Thursday, 29 May 2014

Centripetal force vs speed of rotation

Equipment

Glass tube 15cm length with ends flamed so that they are smooth.
1.5m length of string
Hooked mass hanger for 100g slotted masses
Large rubber bung with home through centre
Marker pen
Stopclock

Method

Tie the bung to one end of the string. then measure 60cm from the centre of the bung along the string and make a mark with the pen.
Run the string through the tube and tie a loop at the end to hang the masses from.
Hang the mass hanger and spin the bung at the correct speed to keep the pen mark at the top of the tube.
Start the stopclock and time how long it takes for 10 swings of the bung. Take two more readings of the time for 10 swings to calculate an average and check for anomalies.
Add a mass to the hanger and repeat the swinging and timing being careful to ensure that the pen mark stays at the top of the tube.
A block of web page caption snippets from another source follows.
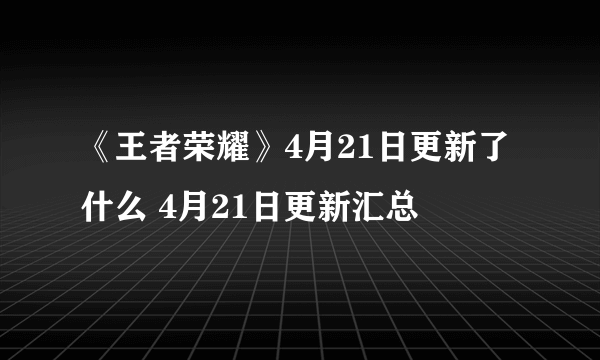 《王者荣耀》4月21日更新了什么 4月21日更新汇总
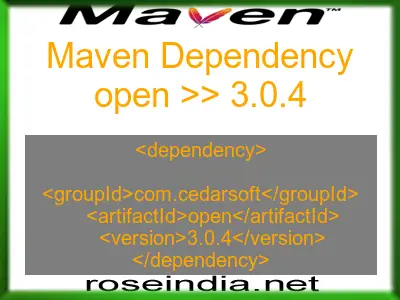 Maven dependency of open version 3.0.4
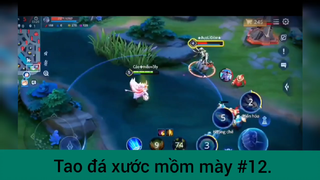 Tao đá xước mồm mày p12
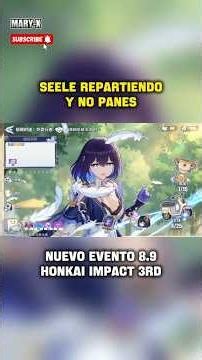 ¡Este Evento esta Entretenido! ⭐ Seele 8.9 Honkai Impact 3rd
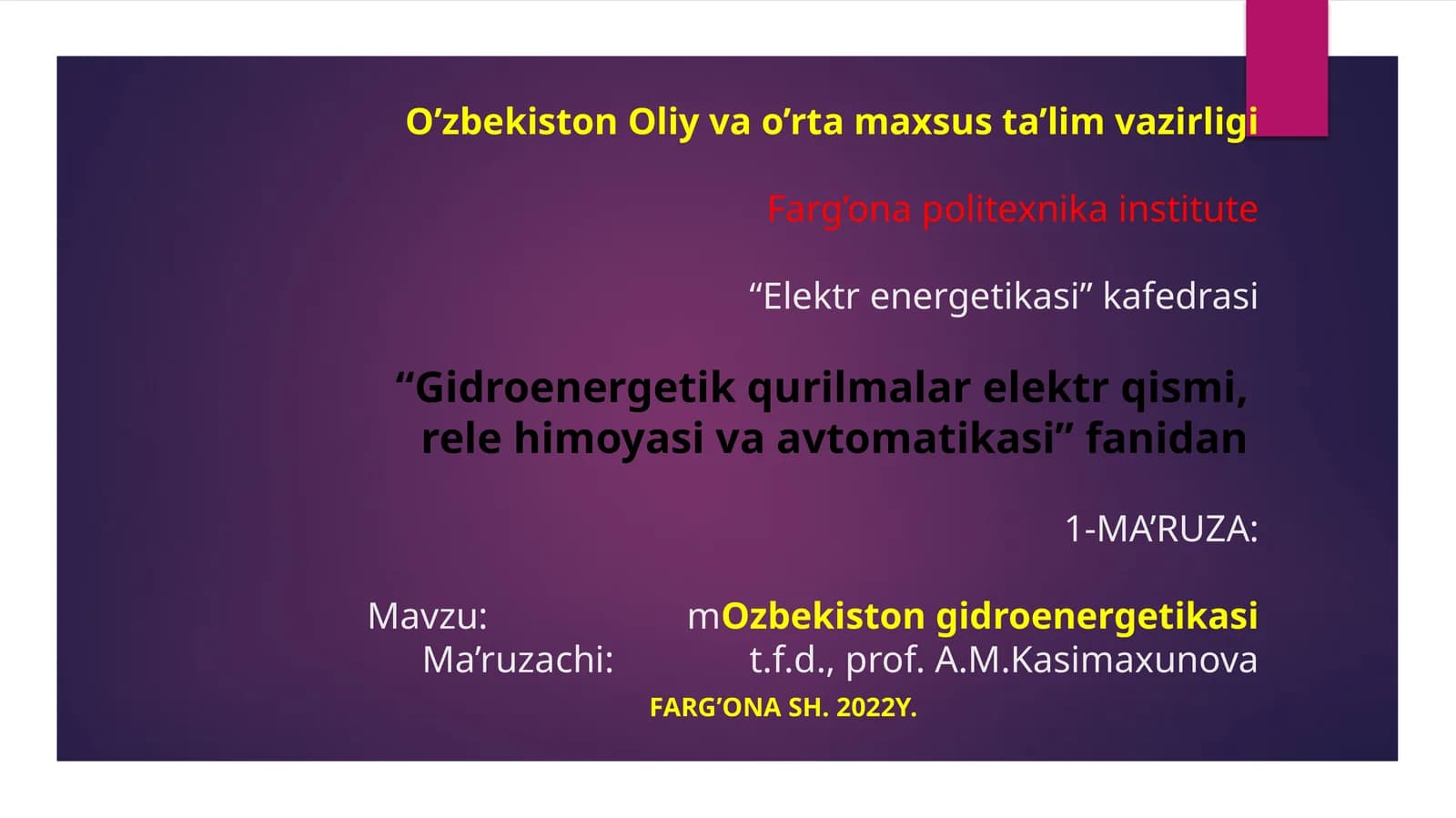 O’zbekiston Oliy vao’rtamaxsusta’lim vazirligi Farg’ona politexnika institutining “Elektrenergetikasi” kafedrasi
It is important that the radius of the swing does not change as this is another factor that affects the centripetal force needed and so will affect the speed you measure.
Continue adding masses and timing 10 swings until you have 500g on the hanger.
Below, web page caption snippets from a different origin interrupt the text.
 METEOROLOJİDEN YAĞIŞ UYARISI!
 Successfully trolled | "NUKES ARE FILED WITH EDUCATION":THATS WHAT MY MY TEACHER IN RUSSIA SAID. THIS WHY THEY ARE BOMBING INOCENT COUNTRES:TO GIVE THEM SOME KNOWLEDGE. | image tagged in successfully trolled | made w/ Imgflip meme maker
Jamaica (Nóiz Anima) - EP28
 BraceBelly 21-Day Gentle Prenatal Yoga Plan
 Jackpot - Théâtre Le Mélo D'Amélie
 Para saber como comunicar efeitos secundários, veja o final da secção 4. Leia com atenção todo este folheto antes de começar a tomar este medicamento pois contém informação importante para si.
Calculate the centripetal force applied by multiplying the mass used by the gravitational field strength.
Calculate the average speed by taking the circumference of the circle the bung travels in and dividing by the average time for one swing.
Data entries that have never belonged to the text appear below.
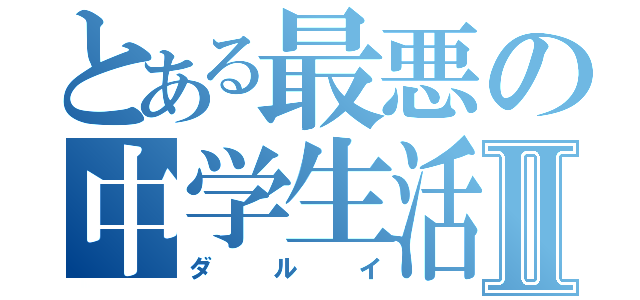 とある最悪の中学生活Ⅱ（ダルイ）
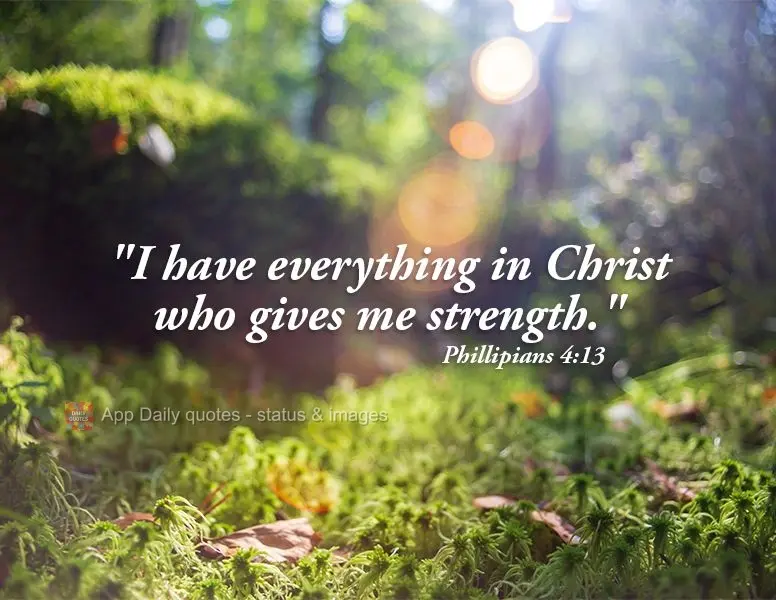"I have everything in Christ who gives me strength." Phillipians 4:13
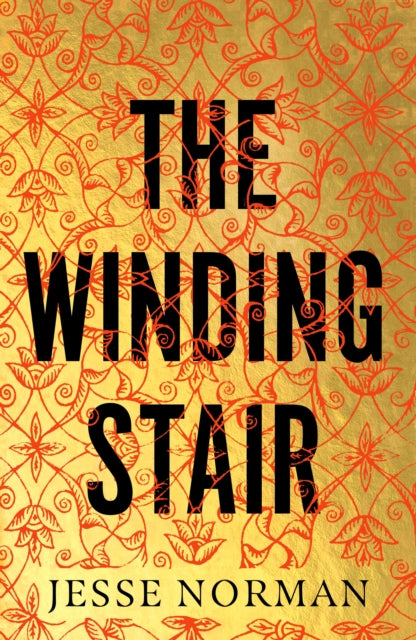 Front cover of The Winding Stair by Jesse Norman, hardback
Plot a graph of centripetal force vs speed of motion.

Risk assessment

Ensure you are working in a clear area before starting to swing. After each repeat check the string to make sure it is not beginning to fray. There is still a risk of the string breaking and the bung flying free. As such only rubber bungs should be used. Do not attach a metal mass to the swinging end. Goggles should be work to protect eyes from any possible flying bungs. As you are using a glass tube care should be taken not to grip it too tightly as this increases the chance of the tube breaking. The tube should also be well supported at the rotating string end to prevent any extra stress on the tube increasing the risk of it breaking.